I criteri fondamentali, di elaborazione giurisprudenziale, che consentono di contraddistinguere la fattispecie dei lavori di completamento sono indicati in questi termini:
“Le caratteristiche essenziali dei lavori di completamento di cui all’art. 35, comma 8 della legge n. 47 del 1985, consistono nella loro assoluta necessità ai fini della utilizzabilità concreta del manufatto oggetto di condono e nella irrilevanza o, comunque, marginalità delle stesse, nel senso che le medesime non devono essere tali da aggiungere un quid novi alla consistenza ed alla conformazione strutturale dell’edificio così come oggettivamente identificabile al momento della ultimazione.
Non possono, quindi, essere considerate opere di completamento quelle che realizzino nuovi volumi o attribuiscano una diversa caratterizzazione strutturale e tipologica al manufatto già realizzato (cfr. T.A.R. Lombardia Milano, sez. II, 27 novembre 1991, n. 1316 che ha escluso la natura di opere di completamento per quelle volte alla chiusura e al tamponamento di una preesistente tettoia, manufatto, autonomamente utilizzabile e condonabile anche in assenza dell’esecuzione delle predette opere; cfr. altresì T.A.R. Lazio, sez.
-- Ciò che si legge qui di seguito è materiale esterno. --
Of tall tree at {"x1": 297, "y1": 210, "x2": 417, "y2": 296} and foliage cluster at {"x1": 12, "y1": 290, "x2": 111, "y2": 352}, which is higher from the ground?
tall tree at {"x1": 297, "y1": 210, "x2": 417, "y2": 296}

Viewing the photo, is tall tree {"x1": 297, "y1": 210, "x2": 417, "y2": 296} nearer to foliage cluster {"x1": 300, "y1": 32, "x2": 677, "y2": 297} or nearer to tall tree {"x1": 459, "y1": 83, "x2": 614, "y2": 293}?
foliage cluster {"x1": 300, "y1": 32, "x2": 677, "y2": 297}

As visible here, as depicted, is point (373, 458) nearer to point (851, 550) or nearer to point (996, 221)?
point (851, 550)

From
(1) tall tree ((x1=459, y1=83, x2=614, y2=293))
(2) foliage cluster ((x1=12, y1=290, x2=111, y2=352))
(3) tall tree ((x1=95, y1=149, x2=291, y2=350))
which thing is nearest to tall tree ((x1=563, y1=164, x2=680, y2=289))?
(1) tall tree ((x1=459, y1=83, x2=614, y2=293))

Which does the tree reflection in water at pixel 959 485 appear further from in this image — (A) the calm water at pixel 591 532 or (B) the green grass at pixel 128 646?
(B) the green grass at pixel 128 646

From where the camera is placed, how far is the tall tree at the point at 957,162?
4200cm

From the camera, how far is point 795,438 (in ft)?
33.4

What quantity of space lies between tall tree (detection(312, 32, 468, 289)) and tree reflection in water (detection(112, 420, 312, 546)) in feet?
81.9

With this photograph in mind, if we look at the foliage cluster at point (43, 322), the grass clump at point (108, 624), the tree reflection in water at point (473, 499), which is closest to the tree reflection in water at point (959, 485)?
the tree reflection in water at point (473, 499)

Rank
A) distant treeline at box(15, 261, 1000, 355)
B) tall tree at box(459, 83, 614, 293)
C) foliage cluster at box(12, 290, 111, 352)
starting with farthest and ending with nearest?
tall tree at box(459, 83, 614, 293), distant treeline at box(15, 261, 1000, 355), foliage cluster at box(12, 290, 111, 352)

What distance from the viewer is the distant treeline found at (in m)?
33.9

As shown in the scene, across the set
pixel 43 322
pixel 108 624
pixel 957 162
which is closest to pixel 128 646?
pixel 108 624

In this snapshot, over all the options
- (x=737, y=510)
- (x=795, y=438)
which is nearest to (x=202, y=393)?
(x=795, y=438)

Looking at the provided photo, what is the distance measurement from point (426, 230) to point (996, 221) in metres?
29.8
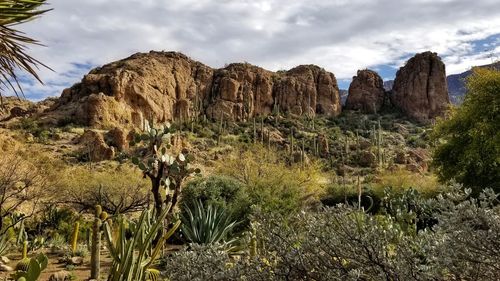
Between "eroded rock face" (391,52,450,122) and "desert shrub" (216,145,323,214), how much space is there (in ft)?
188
II, 29 maggio 1990, n. 1156, per cui non può essere legittimamente eseguito un edificio su di una platea di cemento già realizzata invocando il potere di completamento di cui all’art. 35 cit., trattandosi di opera già di per sè completa e funzionale come piazzale di servizio o di parcheggio rispetto ad altro fabbricato)” (T.A.R. Lombardia, sentenza n. 3815 del 28 giugno 2005, vedasi anche T.A.R. Lombardia, n. 1316 del 27 novembre 1991).

Riassumendo i suddetti criteri, sono considerate opere di completamento quelle assolutamente necessarie ai fi ni della utilizzabilità concreta del manufatto e marginali rispetto alla conformazione strutturale dell’edificio. In termini negativi, non sono opere di completamento quelle che realizzino nuovi volumi ed aggiungano un quid novi alla consistenza ed alla conformazione strutturale e tipologica dell’edificio. Nel rispetto dei suddetti criteri, appare inoltre pacifico che la finalità della norma sia proprio quella di consentire la realizzazione di quegli interventi necessari a garantire la concreta utilizzabilità del manufatto rimasto incompiuto (in questi termini: Consiglio di Stato, sentenza n. 6072 del 20 giugno 2006).